SL 4.10 — Regression Line of x on y & Prediction

1. Understanding the Regression Line of x on y

The regression line of x on y is a mathematical model used when our goal is to estimate or predict values of x given values of y.
It takes the form:

x = a + by

This line is derived using the least squares principle — the method that minimises the vertical distances between the observed x-values and the predicted ones generated by the model.
It is essential to understand that:

• this line minimizes errors in predicting x, not y;
• the slope depends on the correlation between x and y;
• the regression line is not symmetric — the regression of x on y ≠ regression of y on x.

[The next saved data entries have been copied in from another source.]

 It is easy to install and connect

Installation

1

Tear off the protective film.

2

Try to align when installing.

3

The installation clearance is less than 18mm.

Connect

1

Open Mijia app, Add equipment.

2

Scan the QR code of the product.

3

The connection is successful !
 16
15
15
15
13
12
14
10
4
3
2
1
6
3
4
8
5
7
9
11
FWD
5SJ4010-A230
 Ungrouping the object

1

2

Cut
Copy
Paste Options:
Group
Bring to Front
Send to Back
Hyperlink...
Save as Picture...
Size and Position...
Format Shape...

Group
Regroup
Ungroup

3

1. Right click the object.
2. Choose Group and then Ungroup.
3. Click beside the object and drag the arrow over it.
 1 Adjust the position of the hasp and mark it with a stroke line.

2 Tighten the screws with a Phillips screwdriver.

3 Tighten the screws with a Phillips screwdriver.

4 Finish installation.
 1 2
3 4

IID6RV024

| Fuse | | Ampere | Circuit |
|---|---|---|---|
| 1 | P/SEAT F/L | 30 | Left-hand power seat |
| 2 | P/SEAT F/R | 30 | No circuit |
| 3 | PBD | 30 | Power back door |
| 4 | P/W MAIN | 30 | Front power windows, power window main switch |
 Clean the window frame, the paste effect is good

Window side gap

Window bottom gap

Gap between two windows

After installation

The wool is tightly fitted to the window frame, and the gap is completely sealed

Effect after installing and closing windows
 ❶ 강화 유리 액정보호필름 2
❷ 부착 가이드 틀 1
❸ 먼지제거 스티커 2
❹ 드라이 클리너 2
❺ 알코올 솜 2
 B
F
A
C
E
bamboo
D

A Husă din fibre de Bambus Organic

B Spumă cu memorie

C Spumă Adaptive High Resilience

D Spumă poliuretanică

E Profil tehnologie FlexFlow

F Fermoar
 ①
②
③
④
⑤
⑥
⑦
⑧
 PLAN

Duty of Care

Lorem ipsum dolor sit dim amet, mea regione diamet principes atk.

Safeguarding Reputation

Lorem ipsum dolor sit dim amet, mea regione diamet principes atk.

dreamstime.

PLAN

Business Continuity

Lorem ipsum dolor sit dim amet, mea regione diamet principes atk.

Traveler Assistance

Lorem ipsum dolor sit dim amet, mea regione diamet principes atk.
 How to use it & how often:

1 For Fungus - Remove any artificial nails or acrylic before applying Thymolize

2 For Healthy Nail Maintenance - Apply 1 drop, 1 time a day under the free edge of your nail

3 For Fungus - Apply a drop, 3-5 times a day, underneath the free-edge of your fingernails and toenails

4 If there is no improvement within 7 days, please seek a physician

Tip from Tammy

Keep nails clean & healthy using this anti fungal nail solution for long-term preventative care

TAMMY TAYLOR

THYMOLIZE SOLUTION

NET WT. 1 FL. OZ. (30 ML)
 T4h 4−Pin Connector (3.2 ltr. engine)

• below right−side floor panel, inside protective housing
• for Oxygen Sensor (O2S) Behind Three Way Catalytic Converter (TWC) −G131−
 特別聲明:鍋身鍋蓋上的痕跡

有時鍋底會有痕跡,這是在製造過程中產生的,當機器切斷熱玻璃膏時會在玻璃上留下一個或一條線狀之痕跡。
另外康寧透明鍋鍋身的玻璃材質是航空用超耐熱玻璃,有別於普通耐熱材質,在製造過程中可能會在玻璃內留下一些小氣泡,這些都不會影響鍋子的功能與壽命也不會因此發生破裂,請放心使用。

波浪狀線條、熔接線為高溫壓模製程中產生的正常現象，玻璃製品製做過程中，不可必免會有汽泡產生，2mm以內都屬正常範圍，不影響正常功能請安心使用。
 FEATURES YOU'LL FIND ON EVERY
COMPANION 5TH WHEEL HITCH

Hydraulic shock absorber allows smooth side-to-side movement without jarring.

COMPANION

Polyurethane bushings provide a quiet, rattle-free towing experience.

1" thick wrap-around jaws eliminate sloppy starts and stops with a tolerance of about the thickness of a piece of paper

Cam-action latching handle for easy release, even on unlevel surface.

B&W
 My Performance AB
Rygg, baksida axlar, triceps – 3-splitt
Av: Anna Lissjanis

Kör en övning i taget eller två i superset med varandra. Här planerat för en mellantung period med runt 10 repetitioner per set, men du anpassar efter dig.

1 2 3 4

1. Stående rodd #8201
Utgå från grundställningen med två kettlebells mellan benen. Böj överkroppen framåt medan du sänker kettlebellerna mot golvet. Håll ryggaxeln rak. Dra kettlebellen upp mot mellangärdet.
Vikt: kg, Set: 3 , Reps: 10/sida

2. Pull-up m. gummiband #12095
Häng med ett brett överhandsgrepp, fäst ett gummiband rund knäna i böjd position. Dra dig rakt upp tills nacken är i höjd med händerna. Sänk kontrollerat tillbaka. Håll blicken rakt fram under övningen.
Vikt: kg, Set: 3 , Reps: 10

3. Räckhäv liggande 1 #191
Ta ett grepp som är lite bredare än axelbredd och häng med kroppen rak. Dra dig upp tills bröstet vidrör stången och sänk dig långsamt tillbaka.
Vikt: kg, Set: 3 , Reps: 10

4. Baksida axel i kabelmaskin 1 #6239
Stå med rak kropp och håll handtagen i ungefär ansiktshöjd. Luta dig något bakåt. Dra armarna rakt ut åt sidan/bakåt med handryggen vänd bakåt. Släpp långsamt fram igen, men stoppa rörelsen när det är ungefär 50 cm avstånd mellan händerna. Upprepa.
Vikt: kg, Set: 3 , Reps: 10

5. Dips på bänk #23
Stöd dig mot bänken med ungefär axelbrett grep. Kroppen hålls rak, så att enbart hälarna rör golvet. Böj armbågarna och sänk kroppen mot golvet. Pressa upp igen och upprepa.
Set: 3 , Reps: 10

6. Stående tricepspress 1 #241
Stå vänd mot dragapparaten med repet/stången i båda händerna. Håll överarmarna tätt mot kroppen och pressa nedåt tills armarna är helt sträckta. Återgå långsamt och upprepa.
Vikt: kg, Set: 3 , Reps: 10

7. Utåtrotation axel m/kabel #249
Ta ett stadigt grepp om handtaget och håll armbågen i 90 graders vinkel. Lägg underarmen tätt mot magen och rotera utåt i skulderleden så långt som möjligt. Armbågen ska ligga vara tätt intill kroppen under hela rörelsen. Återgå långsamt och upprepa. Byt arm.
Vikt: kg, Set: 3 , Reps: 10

https://upload.wikimedia.org/wikipedia/commons/b/be/Normdist_regression.png

2. Using the Regression Line for Predictions

The purpose of a regression line is to predict the most likely value of x for a given value of y.
However, predictions are only meaningful under certain conditions:

• The relationship between x and y must be approximately linear.
• The value of y used for prediction lies realistically within the data range (to avoid extrapolation).
• The regression line of x on y must only be used to predict x, not y.

3. The Danger of Extrapolation

Extrapolation occurs when we use values of y that are outside the observed data range.
The regression model is only valid within the limits of the data we have collected.
Beyond that range, predictions become unreliable because:

• the relationship may not remain linear;
• future trends may change;
• the model cannot account for new behaviour outside the dataset.